Community Discovery algorithm for large-scale networks mining louvain--social networks
= = = Algorithm source
The algorithm derives from the article fast unfolding of communities in large networks, referred to as Louvian. algorithm principle
Louvain algorithm is a community discovery algorithm based on the module degree (modularity), which is better in both efficiency and effect, and can discover the hierarchical community structure, the goal of which is to maximize the module degree of the whole graph attribute structure (Community network). The core points that need to be understood are: A, the definition of module degree modularity, this definition is the value Q that describes the degree of tightness in the community, B, the module Delta Delta Q, which is to put an isolated point into a Community C, calculate modularity changes, The main point of the calculation process is to first calculate the modularity of a point, and the modularity of Community C, and then calculate the modularity of the new community after merging, the modularity of the new community minus the first two modularity is Delta Q.

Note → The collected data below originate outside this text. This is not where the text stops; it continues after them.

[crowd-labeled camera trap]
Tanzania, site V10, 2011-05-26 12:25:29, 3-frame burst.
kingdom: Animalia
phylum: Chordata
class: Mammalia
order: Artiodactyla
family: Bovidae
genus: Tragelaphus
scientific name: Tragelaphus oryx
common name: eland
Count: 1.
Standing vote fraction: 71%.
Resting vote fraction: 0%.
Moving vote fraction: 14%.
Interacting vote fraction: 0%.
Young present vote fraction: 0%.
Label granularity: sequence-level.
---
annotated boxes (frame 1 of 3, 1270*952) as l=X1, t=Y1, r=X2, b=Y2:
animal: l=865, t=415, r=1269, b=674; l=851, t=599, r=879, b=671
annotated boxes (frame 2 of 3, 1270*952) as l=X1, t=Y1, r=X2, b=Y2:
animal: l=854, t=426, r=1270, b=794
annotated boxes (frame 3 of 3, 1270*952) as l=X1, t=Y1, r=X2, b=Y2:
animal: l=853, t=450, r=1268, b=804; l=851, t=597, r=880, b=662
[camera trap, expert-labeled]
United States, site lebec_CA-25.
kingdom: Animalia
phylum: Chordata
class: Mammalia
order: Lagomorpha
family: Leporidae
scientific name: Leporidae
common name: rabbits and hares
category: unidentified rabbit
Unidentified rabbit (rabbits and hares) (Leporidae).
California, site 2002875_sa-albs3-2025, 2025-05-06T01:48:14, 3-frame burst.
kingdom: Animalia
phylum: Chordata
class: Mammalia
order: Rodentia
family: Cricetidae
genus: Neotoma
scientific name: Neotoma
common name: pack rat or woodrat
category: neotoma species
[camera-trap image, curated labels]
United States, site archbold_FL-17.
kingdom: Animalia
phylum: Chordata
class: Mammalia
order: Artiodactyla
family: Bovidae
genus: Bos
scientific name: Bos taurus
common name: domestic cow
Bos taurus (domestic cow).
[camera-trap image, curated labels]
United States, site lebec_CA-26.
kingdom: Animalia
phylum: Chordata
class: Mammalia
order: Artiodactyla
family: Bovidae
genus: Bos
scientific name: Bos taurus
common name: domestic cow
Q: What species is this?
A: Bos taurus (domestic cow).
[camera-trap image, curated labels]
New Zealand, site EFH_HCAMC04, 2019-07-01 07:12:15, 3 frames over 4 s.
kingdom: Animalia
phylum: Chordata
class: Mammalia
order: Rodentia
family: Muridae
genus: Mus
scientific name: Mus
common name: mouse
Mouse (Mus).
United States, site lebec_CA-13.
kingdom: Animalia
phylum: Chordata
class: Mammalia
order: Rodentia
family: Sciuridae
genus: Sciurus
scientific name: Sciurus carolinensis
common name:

The understanding of the above formula is that the Delta Q expands its equivalent to the k_i,in/m-sum_tot/m *ki/m, where k_i,in/m represents the effect of putting isolated nodes and community c together on the entire network modularity, and sum_tot/ M and ki/m respectively indicate the effect of isolated nodes and community c separate on the whole network modularity, so their difference reflects the effect of isolated nodes on the whole network modularity before and after they are put into community c. The calculation process for the algorithm is as follows:
A, each point as a community, then consider each community neighbor node, merge to community, then look at Delta Q, find the largest positive delta Q, merge point to community, more rounds, to no longer change, then the end;
The problem is that the different order of node access will result in different results, and it is found that this order has little effect on the result, but it will affect the computation time to some extent.
b, the new community as a point, repeat the above process. So how to determine the weight before the new point. The answer is to put the weights between the points adjacent to the two community and the new weights as two community degenerate into one point.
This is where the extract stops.